In 2014, the SNP failed to bring in its equally absurd Named Persons legislation. This was an early sign of the contempt in which this party holds people from disadvantaged neighbourhoods.
Now, they’ve effectively installed themselves as a National Named Person, ever vigilant for signs of delinquency among the natives of the most backward nation on the planet.
If the SNP’s portrayal of Scotland as Hieronymus Bosch’s Garden of Earthly Delights were in any way true then we will never be granted our independence (being as how we’re little more than hate-filled, boozed-up savages).
Indeed, taking its lead from the Scottish Government, an arts project was given £90k by Creative Scotland to stage what looked like a re-creation of the great northern Renaissance painter’s works. The Haitians must hear about us and think “thank God we don’t live in Scotland”.
Instead, we should be put on special measures and placed on an international watch-list to ensure that we must always be dependent on much more civilised nations.

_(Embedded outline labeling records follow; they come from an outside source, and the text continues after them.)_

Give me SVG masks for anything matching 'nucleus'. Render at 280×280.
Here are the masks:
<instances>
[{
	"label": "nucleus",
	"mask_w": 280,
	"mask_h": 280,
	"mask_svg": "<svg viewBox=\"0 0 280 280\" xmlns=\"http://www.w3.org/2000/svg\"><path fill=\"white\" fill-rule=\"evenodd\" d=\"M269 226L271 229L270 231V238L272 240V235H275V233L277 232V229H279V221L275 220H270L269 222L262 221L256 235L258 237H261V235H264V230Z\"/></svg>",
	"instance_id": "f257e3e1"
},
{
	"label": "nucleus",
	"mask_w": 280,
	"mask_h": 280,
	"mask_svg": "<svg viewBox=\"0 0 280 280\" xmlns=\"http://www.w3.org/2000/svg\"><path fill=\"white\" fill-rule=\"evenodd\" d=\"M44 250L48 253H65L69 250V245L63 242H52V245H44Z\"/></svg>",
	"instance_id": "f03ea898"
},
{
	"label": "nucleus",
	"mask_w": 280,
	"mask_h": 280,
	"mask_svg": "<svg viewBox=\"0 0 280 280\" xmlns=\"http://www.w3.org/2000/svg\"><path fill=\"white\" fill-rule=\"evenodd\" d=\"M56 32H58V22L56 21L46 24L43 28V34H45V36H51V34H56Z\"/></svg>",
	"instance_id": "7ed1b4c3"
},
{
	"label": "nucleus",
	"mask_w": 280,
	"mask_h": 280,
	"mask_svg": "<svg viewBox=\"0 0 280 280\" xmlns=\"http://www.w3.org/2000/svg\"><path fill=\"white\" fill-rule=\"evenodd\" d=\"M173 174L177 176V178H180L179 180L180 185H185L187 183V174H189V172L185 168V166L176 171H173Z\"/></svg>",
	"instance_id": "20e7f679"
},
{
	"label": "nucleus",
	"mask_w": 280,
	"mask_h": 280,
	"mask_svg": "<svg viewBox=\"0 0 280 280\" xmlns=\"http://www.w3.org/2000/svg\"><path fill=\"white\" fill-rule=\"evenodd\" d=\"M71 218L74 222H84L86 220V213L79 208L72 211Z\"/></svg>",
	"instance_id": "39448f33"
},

As Humza Yousaf jets around the world trying to pretend to bewildered world leaders that he belongs in their company I’d love to eavesdrop on his conversations.
“So Mr Yousaf, I hear that you’re in charge of the most backward country in the western hemisphere.”
“Yes, that’s correct.”
“Perhaps you could talk to us about how your progressive administration is addressing these issues.”
“Have you seen our baby boxes and cycle lanes?”
There is, of course, some purpose to the SNP’s orgy of hate against its own people. This party has failed in every measurable standard by which a reasonable person would judge a government to be competent. Thousands of preventable addiction deaths have occurred in their reign. More children are in poverty; they will never reduce the attainment gap in education and they’ve all but abandoned any attempts to enact meaningful land reform and build a sufficiency of social housing.
This way, the SNP can say they were trying their best and if it weren’t for the rest of us being so hate-filled and boozed-up they’d have succeeded.